課題の指示 —
**a)** 抜粋本文によると、藤島氏が性加害の事実を認めて謝罪したのは何年何月の記者会見ですか。
**b)** 抜粋本文の「被害者の方々に一人も漏れなく補償とケアを行いたい」という強い意志を示しました。」から「2023年秋に行われた事務所名称の撤廃と事務所廃業の決断について語られます。」までを一字も変えずに書き写してください。

藤島氏は2023年初頭まで、ジャニー氏の行為について

「知らなかった」と主張して批判を浴びました。

 

しかし本書の中で彼女は、その態度が世間に通用しなかった理由を

真正面から問われ、自らの心情を吐露しています。

 

藤島氏は「知らない方が自分が傷つかずに済むと思っていた」と述べ、

問題から意図的に目を背けていたことを認めています。

 

自分でも「深追いして傷つくことを恐れて、万事そうしてしまう癖があった」と自己分析し、

その結果として被害を防げなかったことへの後悔を語りました。

 

それでも彼女は、被害者たちの声に直面したことで考えを翻し、

ついに2023年9月の記者会見で性加害事実を認め謝罪しました。

 

第十一章では、なぜ最終的に事実を認める決断をしたのか

その背景にどんな葛藤があったのかが語られます。

 

藤島氏はインタビューの中で「知らなかったという言い訳はもう通用しない。

メリーが言うことを信じて放置してきた鈍感さも含め、全て自分の責任だ」と明言しています。

 

そして自らの過ちを認めた上で、「ジャニー氏のしたことは許せない。

被害者の方々に一人も漏れなく補償とケアを行いたい」という強い意志を示しました。

 

この章は読者にとっても非常に重く痛ましい部分ですが、

同時に藤島氏が逃げずに事実と向き合おうとした姿勢が伝わってくる感動的な場面でもあります。

 

最終第十二章「ジャニーズの看板が下りた日、感じたことは?」では、

2023年秋に行われた事務所名称の撤廃と事務所廃業の決断について語られます。

データ欄 —
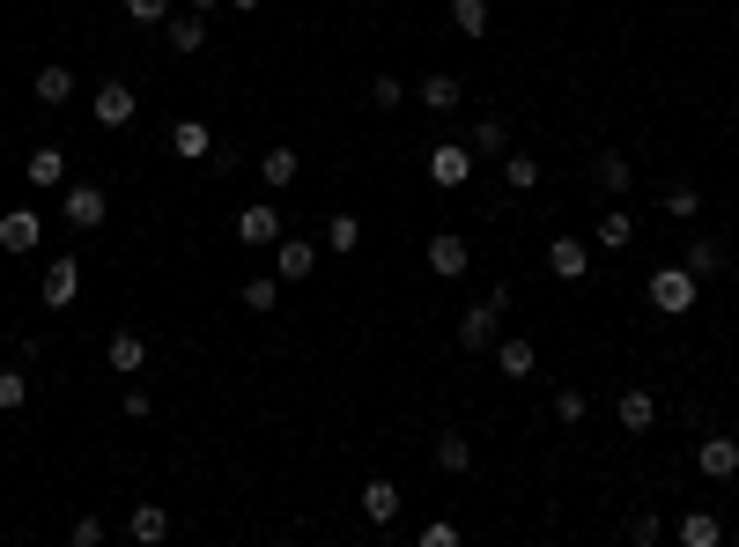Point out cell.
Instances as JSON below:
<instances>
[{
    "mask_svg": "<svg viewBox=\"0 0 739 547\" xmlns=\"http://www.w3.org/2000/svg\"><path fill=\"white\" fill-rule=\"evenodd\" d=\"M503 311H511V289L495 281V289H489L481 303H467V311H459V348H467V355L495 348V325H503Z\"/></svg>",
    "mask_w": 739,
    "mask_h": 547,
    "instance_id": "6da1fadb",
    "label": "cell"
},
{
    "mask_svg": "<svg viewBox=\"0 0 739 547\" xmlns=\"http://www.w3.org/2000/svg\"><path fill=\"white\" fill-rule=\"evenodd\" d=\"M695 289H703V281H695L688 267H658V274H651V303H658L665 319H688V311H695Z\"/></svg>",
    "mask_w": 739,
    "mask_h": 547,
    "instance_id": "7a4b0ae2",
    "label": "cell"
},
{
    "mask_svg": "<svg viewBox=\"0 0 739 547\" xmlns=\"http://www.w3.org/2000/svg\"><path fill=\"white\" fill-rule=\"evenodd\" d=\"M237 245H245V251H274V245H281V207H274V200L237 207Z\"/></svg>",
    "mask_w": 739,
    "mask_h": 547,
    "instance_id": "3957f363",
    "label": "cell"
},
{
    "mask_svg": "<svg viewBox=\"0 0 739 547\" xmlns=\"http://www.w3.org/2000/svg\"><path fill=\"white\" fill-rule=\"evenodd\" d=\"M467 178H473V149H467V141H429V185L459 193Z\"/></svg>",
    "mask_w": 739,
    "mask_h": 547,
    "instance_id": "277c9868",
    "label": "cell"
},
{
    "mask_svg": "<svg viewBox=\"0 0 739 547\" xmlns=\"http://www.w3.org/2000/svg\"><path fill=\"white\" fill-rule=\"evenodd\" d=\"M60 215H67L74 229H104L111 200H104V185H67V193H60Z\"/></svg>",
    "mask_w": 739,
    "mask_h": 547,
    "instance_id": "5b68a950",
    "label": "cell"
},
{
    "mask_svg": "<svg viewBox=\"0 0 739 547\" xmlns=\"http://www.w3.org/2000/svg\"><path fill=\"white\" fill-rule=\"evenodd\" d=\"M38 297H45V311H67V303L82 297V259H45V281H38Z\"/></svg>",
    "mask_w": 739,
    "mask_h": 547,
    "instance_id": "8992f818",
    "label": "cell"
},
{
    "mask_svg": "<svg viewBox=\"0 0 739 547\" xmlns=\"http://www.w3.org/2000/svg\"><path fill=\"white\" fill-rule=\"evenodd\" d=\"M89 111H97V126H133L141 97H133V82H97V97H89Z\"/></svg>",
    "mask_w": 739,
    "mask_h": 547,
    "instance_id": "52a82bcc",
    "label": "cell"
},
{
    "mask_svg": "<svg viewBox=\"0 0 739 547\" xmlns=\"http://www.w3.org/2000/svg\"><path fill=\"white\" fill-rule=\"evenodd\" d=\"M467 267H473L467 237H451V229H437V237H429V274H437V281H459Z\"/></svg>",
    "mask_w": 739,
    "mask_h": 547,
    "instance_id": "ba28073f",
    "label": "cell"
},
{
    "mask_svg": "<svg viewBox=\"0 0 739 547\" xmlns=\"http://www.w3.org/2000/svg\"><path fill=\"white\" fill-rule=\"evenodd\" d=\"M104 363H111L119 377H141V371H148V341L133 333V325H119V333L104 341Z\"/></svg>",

課題別解答 —
**a)** 2023年9月の記者会見です。

**b)**
被害者の方々に一人も漏れなく補償とケアを行いたい」という強い意志を示しました。

 

この章は読者にとっても非常に重く痛ましい部分ですが、

同時に藤島氏が逃げずに事実と向き合おうとした姿勢が伝わってくる感動的な場面でもあります。

 

最終第十二章「ジャニーズの看板が下りた日、感じたことは?」では、

2023年秋に行われた事務所名称の撤廃と事務所廃業の決断について語られます。